Verbatim: OCC Alert to Flaws In Bank Management Of Derivatives Risk

Following are excerpts from a speech last week by Douglas E. Harris, the senior deputy comptroller in the Office of the Comptroller of the Currency.

He spoke in Barcelona, Spain, at the annual meeting of the International Swaps and Derivatives Association.

The notional amount of outstanding derivatives contracts held by U.S. domestic commercial banks has grown from roughly $5 trillion in 1990 to slightly over $15 trillion by the end of 1994.

The top 25 commercial banks account for roughly 97% of that activity, with 608 commercial banks accounting for the remaining 3%.

Credit risk exposures are generally of the order of 1% to 2% of notional amounts, and credit exposures as a percentage of capital for the 25 most active banks are roughly consistent with exposures that generally result from banks' more traditional activities.

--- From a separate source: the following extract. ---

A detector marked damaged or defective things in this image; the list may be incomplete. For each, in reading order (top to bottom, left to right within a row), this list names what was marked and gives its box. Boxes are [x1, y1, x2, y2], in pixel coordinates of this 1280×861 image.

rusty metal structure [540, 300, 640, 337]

This growth and the increasing losses suffered by a variety of U.S. institutions with respect to derivatives, defined very broadly, are why we at the OCC have devoted increasing supervisory resources to national banks' derivatives activities.

We have observed some deficiencies in risk management in a number of areas:

First, there is a need for further development of independent risk management systems and audit coverage; second, some banks do not have adequate, comprehensive, written policies with respect to the bank's risk management policy and systems.

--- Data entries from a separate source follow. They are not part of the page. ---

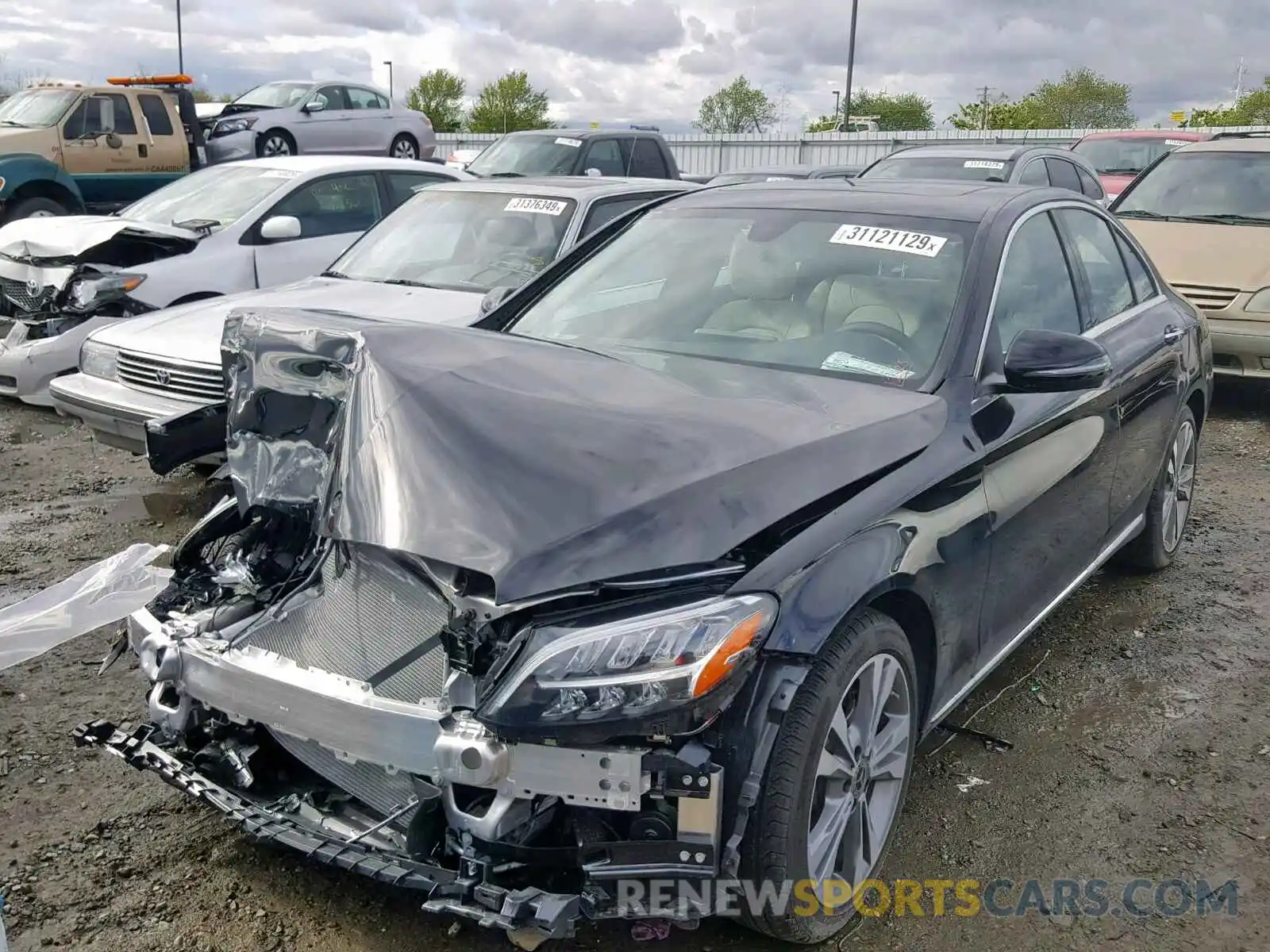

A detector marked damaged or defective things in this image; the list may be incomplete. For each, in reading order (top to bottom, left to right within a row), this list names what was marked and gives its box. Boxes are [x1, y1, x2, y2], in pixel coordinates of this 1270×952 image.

white crashed sedan [0, 153, 470, 406]
crumpled hood [89, 275, 485, 365]
crumpled hood [1118, 219, 1270, 290]
crumpled hood [223, 311, 949, 604]
damaged front end of black car [71, 307, 945, 949]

There is some weakness in valuation systems used by some dealers and active position takers. This weakness relates to independent verification of market values obtained from traders.

There are some weaknesses primarily relating to lack of formalization of liquidity monitoring systems used by some Tier 2 dealers and active position takers.

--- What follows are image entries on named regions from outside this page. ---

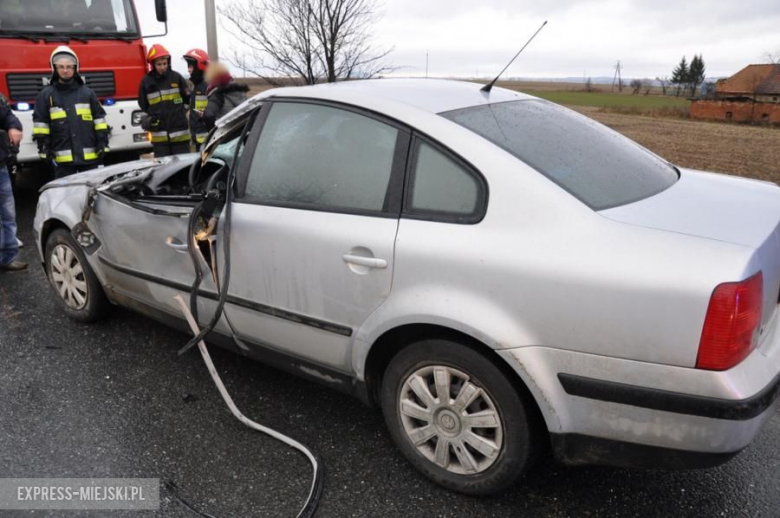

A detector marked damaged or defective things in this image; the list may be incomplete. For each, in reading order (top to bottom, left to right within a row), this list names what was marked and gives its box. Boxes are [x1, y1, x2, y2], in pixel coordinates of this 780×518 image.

crushed car hood [39, 156, 200, 195]
crushed car hood [600, 169, 780, 250]
damaged silver car [33, 80, 780, 496]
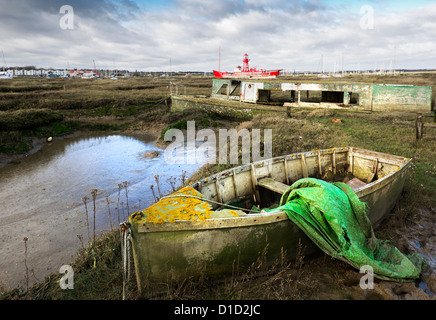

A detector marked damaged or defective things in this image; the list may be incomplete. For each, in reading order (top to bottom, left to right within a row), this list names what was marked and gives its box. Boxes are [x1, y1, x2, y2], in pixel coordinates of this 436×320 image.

rusty metal hull [129, 146, 412, 296]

Some active position takers do not have the operational systems to perform the netting of contracts and positions.

The losses suffered during the past year by many U.S. corporations as well as pension plans, municipalities, and money market and mutual funds (have raised the issue of) sales practices. The specific issue and the one that obviously has generated the most industry concern is suitability.

When a bank makes a loan to a customer, bank regulators do not require that, in order to protect the customer, the bank determine the loan is suitable for the customer. However, bank regulators do expect that, as part of its credit analysis, a bank will determine that the terms of the loan, including the amount, the interest rate, and the covenants, are understood by the borrower and that the borrower can in fact repay the loan.

The application of a suitability rule to dealer banks' off-balance-sheet derivatives transactions would raise the question of why such a rule should not be applicable to other transactions by a bank with its customers. At the OCC we do not currently believe that it is necessary to make a fundamental change in the relationships between banks and their customers or, more specifically, in the obligations of banks toward their customers.

If we find that national banks are not complying with guidance in section C1 of banking circular 277 (which requires dealer banks to make an assessment of whether a transaction is consistent with its counterparty's policies and procedures), we will review our position.

To that end, we have commenced a review of five of the multinational banks which we supervise to determine how, specifically, these banks are going about complying with appropriateness standards in section C1.